**Written problem**. Please carry forward the write-up below on nested ESXi hosts and NSX-T MAC Learning, starting right after its final sentence.

**Article**.
****************************************

In this configuration, with NSX-V logical switches, my nested environments continued to work just fine, so long as I remembered to set the security options on any newly-created logical switch port groups to Accept.  So I just ran with it.

Fast forward to a couple of weeks ago. I ripped NSX-V off of the physical environment, and rebuilt it with NSX-T. That’s another adventure. Anyway, MAC Learning switching profiles are the option – there’s no editable dvPortGroup for NSX-T logical switches. So I had to figure this one out.

As you may know, when you install ESXi, it takes the MAC address of vmnic0 and assigns it to vmk0. Normally, that’s not a big deal. But when you enable MAC Learning, something goofy happens and Ethernet frames don’t get forwarded from vmnic0 all the way up to vmk0. So, here’s what I did to work around that little challenge.

I set the /Net/FollowHardwareMac flag in esxfg-advcfg to 1, from the default 0 (https://kb.vmware.com/s/article/1031111). After a reboot, this didn’t change the MAC address of vmk0, as the purpose of the FollowHardwareMac setting is to define whether the VMkernel MAC address should change when the underlying vmnic is replaced.  I didn’t replace the vmnic, so nothing should have changed.  This is not a necessary change, but I wanted to try it for completeness sake.  However, this is also useful if you install ESXi to a USB stick, and then move that USB stick to a different physical host, or clone your ESXi VM.

So I had to wipe out and recreate vmk0 from each of my hosts. I was a bit concerned about this, as my VMkernel ports were on a distributed switch. The only gotcha there is that you have to specify the dvPort ID for both deleting AND creating the new VMkernel port with esxcfg-vmknic.  That’s easily identified with esxcfg-vswitch -l.

****************************************

(Records from a collection)

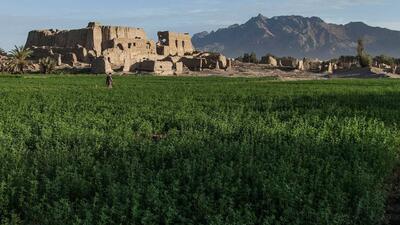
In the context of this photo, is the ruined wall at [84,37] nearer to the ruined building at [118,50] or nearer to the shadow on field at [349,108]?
the ruined building at [118,50]

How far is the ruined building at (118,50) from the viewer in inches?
2781

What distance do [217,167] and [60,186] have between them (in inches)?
94.2

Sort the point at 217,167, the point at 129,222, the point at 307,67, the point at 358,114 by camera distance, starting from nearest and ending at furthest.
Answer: the point at 129,222, the point at 217,167, the point at 358,114, the point at 307,67

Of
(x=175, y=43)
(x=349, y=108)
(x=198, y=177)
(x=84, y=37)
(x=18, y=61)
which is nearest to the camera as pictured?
(x=198, y=177)

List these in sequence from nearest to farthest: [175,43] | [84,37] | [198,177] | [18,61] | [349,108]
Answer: [198,177]
[349,108]
[18,61]
[84,37]
[175,43]

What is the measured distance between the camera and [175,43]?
9588 centimetres

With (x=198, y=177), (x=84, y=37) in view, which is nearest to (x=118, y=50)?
(x=84, y=37)

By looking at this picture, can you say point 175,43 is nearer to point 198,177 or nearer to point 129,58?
point 129,58

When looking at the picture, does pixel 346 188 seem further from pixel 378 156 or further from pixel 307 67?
pixel 307 67

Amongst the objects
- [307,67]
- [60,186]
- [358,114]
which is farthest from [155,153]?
[307,67]

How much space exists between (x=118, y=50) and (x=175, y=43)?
21669mm

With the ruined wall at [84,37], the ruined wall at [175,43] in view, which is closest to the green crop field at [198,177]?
the ruined wall at [84,37]

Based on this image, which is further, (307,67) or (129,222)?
(307,67)

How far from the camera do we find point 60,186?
766cm
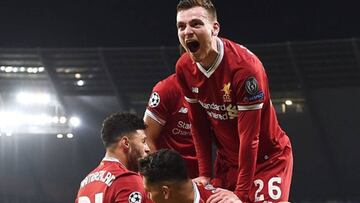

****************************************

**The result**.
And now, that nested environment works again. On an NSX-T logical switch.

Hopefully, those of you with home labs won’t have to spin your wheels so much if you run into this.

Lab Network

So I’ve had a few questions about the network in my lab, since I’m teaching almost nothing but NSX these days.  So let’s talk about it for a bit.

My network is purposefully simple.  And I’ve just rebuilt pretty much everything, so it seems like a good time to document it.

At the edge of my network is a Ubiquiti Networks EdgeRouter Lite (ERL).  It deals with all of my routing inside the network, as well as routing to the outside world.  It’s a 3 interface device – one to the outside world (cable modem), one to my default VLAN and home network, and the third interface is carved into a bunch of sub-interfaces for my VLANs in the lab.

The two internal-facing interfaces are attached to a Cisco SG300-20 that I could also use for routing, but I chose to let the router deal with that.  This is where I have several VLANs set up for my different environments, and that’s all I’ve done with the Cisco switch – no IGMP Snooping, no routing, just VLANs:

  • Local Management – this is where all of my common stuff lives – the vCenter for my physical hosts, vROps, Log Insight, etc
  • Production Management – this is where my GA-versioned vESXi hosts live, along with their relevant supporting pieces – vCenter, NSX Manager, etc
  • Production NSX Control – I set this up simply to have a dedicated network for my NSX 6.1 Controllers.  These could just as easily gone into my Production Management VLAN
  • Production NSX Transport – this is here to simulate a dedicated VXLAN transport network.  Currently, this is superfluous, as NSX 6.0/6.1 VTEPs don’t deal well with VLAN tagging in a nested environment.  Not sure what that’s all about, <sarcasm>I must be running in an unsupported config </sarcasm>
  • Production Management Branch – this network provides a simulation of a remote site
  • Production NSX Transport Branch – again, simulation of a remote site, but much like the Production NSX Transport, this one’s completely superfluous at the moment.
  • I’ve got a matching set of VLANs for my non-GA environment, so that I can have a stable and unstable environments and maintain some level of isolation.  

Since my lab is completely nested, I also have VSAN and vMotion VLANs configured on my distributed switches, but they don’t map to anything in the physical network.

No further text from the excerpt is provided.